History of Othello
The origin of Othello is not known.
There is not any proof of rumours
that Othello arose from an old Chinese game called "Fan Mian"
(claimed in E. O. Harbin, "Games of Many Nations", Abingdon Press, 1954).
Lewis Waterman and John W. Mollett (both of London, England) both marketed
games with similar rules in 1880. Mollett's game was called Annexation and
was played on a cross-shaped board. Waterman's game was called Reversi
and played on the familiar 8x8 square board. It is unclear whose version came
first, but Waterman's board and name are in use today.

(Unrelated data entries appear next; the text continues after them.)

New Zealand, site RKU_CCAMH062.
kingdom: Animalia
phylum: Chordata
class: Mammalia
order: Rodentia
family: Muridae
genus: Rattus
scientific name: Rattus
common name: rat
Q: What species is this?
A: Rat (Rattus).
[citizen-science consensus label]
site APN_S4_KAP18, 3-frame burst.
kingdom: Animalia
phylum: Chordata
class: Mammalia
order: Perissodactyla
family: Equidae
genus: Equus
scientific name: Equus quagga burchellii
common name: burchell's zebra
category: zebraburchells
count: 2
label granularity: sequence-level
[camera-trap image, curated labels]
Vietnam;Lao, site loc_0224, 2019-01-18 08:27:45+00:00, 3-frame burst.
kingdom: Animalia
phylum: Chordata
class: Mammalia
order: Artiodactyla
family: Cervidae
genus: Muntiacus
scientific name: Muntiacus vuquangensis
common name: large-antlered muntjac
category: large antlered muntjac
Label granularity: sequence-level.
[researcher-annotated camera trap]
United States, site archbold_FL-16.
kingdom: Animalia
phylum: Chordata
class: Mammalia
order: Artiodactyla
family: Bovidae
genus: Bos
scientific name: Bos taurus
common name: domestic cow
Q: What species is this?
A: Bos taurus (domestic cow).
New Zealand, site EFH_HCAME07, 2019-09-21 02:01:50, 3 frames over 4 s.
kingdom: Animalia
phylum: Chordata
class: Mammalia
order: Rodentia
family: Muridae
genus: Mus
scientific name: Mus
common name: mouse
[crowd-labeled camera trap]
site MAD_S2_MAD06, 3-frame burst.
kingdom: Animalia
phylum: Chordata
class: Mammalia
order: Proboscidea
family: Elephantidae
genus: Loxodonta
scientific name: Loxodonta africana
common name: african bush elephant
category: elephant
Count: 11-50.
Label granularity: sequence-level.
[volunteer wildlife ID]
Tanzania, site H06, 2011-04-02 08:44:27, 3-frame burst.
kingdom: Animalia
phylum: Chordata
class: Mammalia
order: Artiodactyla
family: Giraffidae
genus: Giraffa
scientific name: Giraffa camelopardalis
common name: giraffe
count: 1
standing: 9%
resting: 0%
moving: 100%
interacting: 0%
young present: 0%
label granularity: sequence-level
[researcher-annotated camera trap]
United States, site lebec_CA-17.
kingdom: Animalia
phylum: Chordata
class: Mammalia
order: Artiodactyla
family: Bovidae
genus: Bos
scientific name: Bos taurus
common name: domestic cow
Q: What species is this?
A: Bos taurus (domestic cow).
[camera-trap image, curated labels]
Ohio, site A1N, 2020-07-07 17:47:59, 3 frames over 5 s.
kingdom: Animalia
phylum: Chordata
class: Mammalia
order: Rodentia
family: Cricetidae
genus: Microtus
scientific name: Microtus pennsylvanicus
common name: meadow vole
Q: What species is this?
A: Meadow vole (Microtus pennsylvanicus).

Walter H. Peel wrote
a book, Handbook of Reversi, published by Waterman's firm Jacques
and Sons in London 1888, and this book was reprinted in various guises
over the next decade.
Reversi differs from Othello in two respects.
The modern rules of Othello were invented by Goro Hasegawa
In Reversi, the board starts empty, and in each of the first two turns each player plays a stone of his
own colour in one of the centre four squares. In Othello,
this is done for you, eliminating one of the
starting configurations of Reversi.
If you are unable to play at Reversi, you miss your turn.
However, once someone has used up all 32 of his discs,
the person with discs left gets to play all of the last moves.